Obsession is what drives you to put the work in; finding your 4:00 AM time to get up and work. Trying and trying and trying again, and in many ways, falling in love with the extreme grit required for the process of creating something truly great and truly different.

Being hot blooded involves saying yes to things that are big and scary and chasing down the passion that it is necessary for you to do what you do. There’s also a concept in this section of pouring hot sauce on your brain, or igniting something in you to get things moving.

I loved the section on being weird. It’s choosing the things that make you you, maybe the things that people bullied you for in the past, and turning those quirks into your marketing plan or your message.

Being hypnotic is being able to influence others and bring them on board. Creating that magic that people need to see to buy into your idea, particularly if you’re doing something a bit out there and a bit different.

Finally, being emotional, which is all about using your feelings and harnessing those in a productive way to care.

Big idea #2 — Beware of the dark side

Whilst the seven virtues can be incredibly productive, they can help you get things done and create something amazing, but they can also be dangerously destructive. And there is a line where it often will tip from one to the other. The same the thing that helps you create something could also be the thing that burns it down, burns your relationships and burns you out.

Here’s the dark sides of each virtue;

  • Rebellion — rebelling for the sake of malice, or in service of yourself, not others. (eg Robin Hood was a good rebel — he fought the system to give to the poor, not to line his own pockets).
  • Audacity —  ignoring the reality of your own limits, or the reality of the world, and being reckless.
  • Obsession — can lead to extreme overwork and stress. It can also terrify others with your unrealistic expectations.
  • Hot blooded — rage or flying off the handle for no good reason, and in a really unproductive way, that becomes dangerous for yourself and those around you. Using this as an excuse for inexcusable behaviour.
  • Weird — doing it for the sake of being weird, and alienating yourself from others in the meantime. This will likely muddy your message, rather than actually making it clearer, or attract others.
  • Hypnotic — manipulating for your own ends, and using the influence you can have over others for negative reasons.
  • Emotional — not being able to regulate those emotions, resulting in high levels of heartbreak, being thin-skinned, and maybe naive in the process.

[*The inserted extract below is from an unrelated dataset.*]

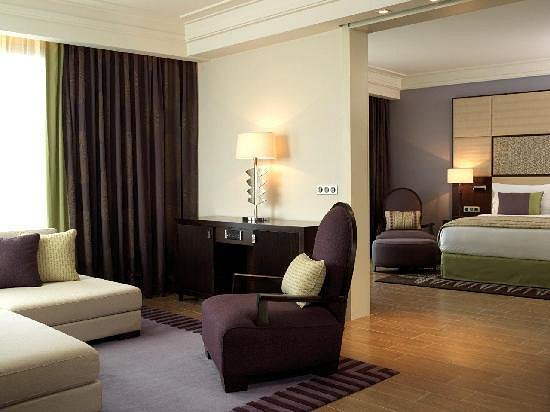 Sofitel Malabo Sipopo Le Golf view 4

Big idea #3 — The virtues alone won’t do it

If you’re reading this and you’re taking these boxes, you might be feeling great. However, possessing the virtues alone is useless if they’re laying dormant.

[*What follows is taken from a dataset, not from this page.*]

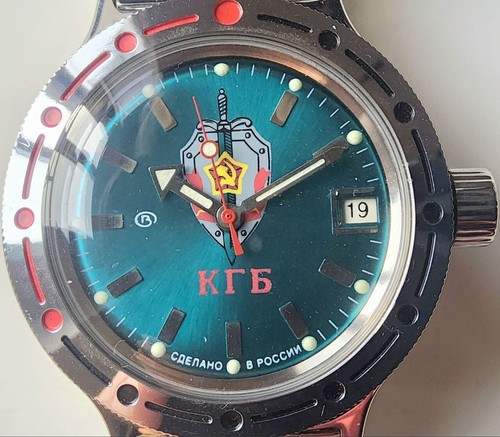 Vostok amfibia 420945 - vostok,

If you’re not putting them to good use and channeling them into something useful (or worse, using them destructively) then you might as well not have them.

You might also fall into the trap of thinking you need to be loud, expressive and extroverted to use these virtues, and do something amazing. However, that’s not true. There’s plenty of examples in the book who have people who have quietly used those virtues to make a huge impact. People like Rosa Parks, who had a huge impact in the civil rights movement, by not getting up from her seat on a bus, and leveraging all of these virtues in the process, to create real change.

So the virtues alone won’t do it. Go and be exceptional.

“Ultimately there’s more to being exceptional than wanting to be.”